Description of the task:
Each line of the data below from the one holding "本菲卡足球青训体系揭秘：培养世界级天才与辉煌成就的背后故事" to the one holding "La cour pénale", inclusive, is to be reproduced exactly; no other line belongs in the answer.

Records supplied:
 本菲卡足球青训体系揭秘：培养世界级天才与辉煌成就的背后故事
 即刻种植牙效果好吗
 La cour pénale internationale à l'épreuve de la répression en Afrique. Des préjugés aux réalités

==

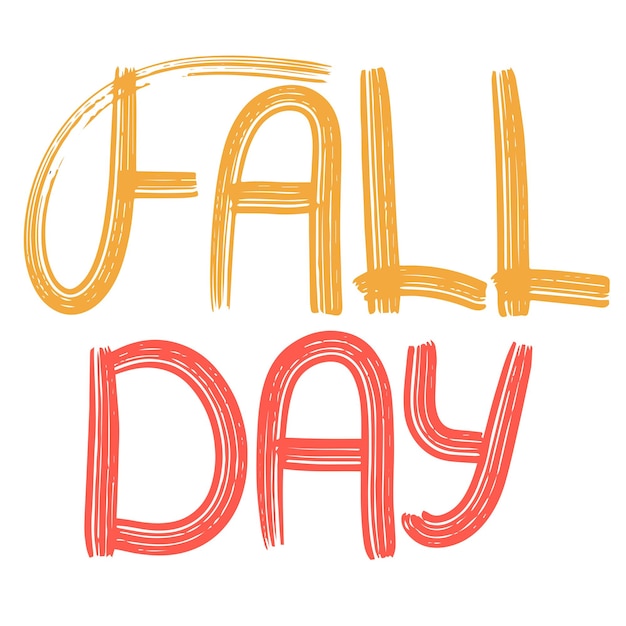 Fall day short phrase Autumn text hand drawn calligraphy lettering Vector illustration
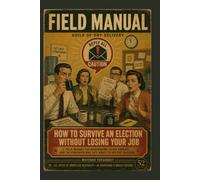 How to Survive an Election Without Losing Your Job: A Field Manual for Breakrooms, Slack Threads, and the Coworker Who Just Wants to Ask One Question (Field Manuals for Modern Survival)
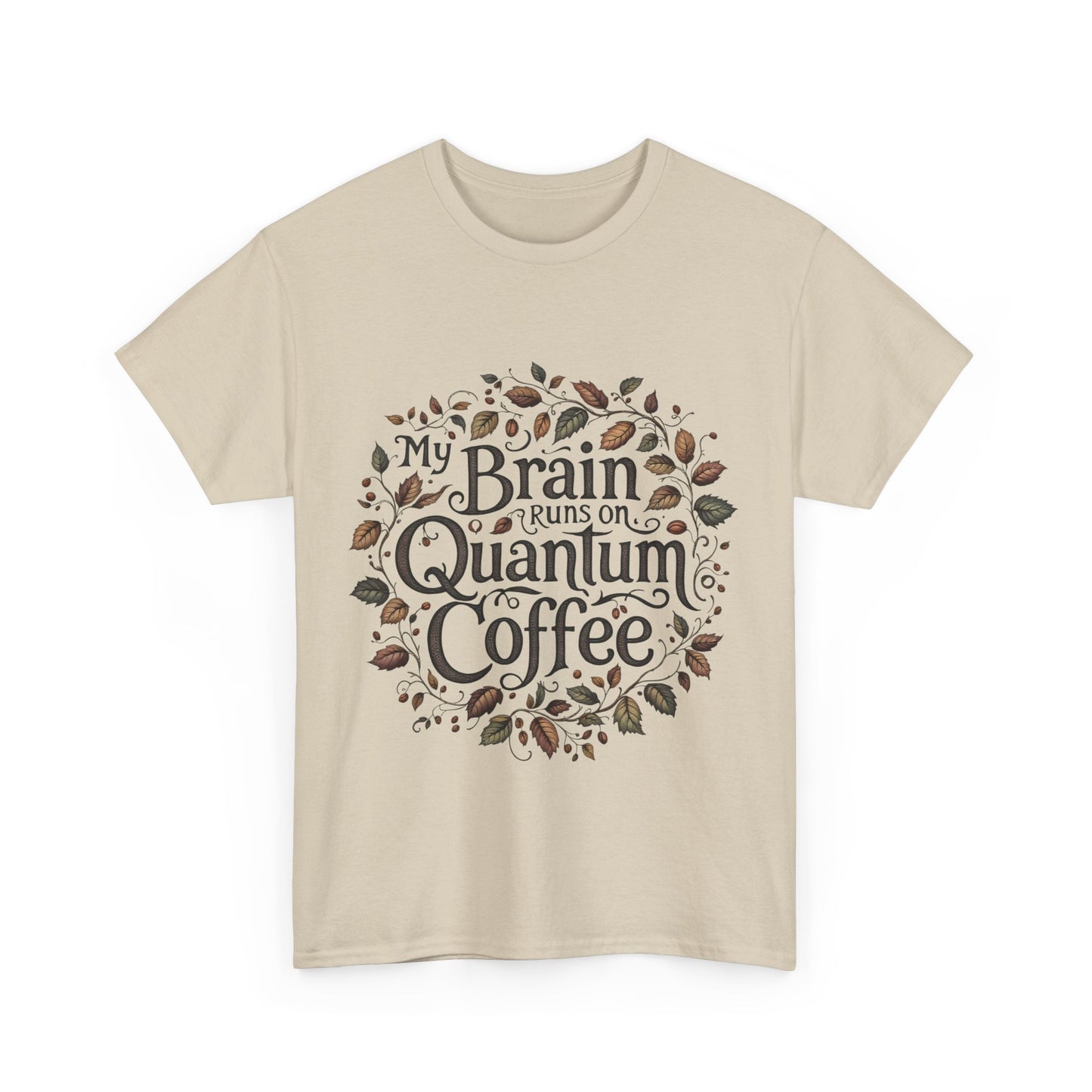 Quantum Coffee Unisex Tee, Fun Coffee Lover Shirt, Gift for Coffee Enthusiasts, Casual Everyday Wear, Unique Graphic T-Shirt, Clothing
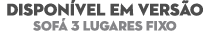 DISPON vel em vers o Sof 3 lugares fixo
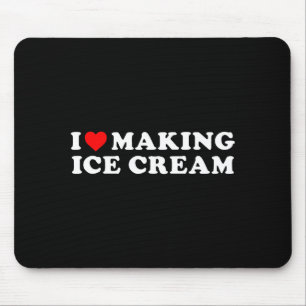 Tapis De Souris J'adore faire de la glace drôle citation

--

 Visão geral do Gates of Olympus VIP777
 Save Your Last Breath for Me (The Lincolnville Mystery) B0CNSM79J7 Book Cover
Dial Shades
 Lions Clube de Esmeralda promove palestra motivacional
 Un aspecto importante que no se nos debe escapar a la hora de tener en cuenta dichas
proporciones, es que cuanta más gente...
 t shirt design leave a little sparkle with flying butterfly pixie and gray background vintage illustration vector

Solved problem:
 本菲卡足球青训体系揭秘：培养世界级天才与辉煌成就的背后故事
 即刻种植牙效果好吗
 La cour pénale internationale à l'épreuve de la répression en Afrique. Des préjugés aux réalités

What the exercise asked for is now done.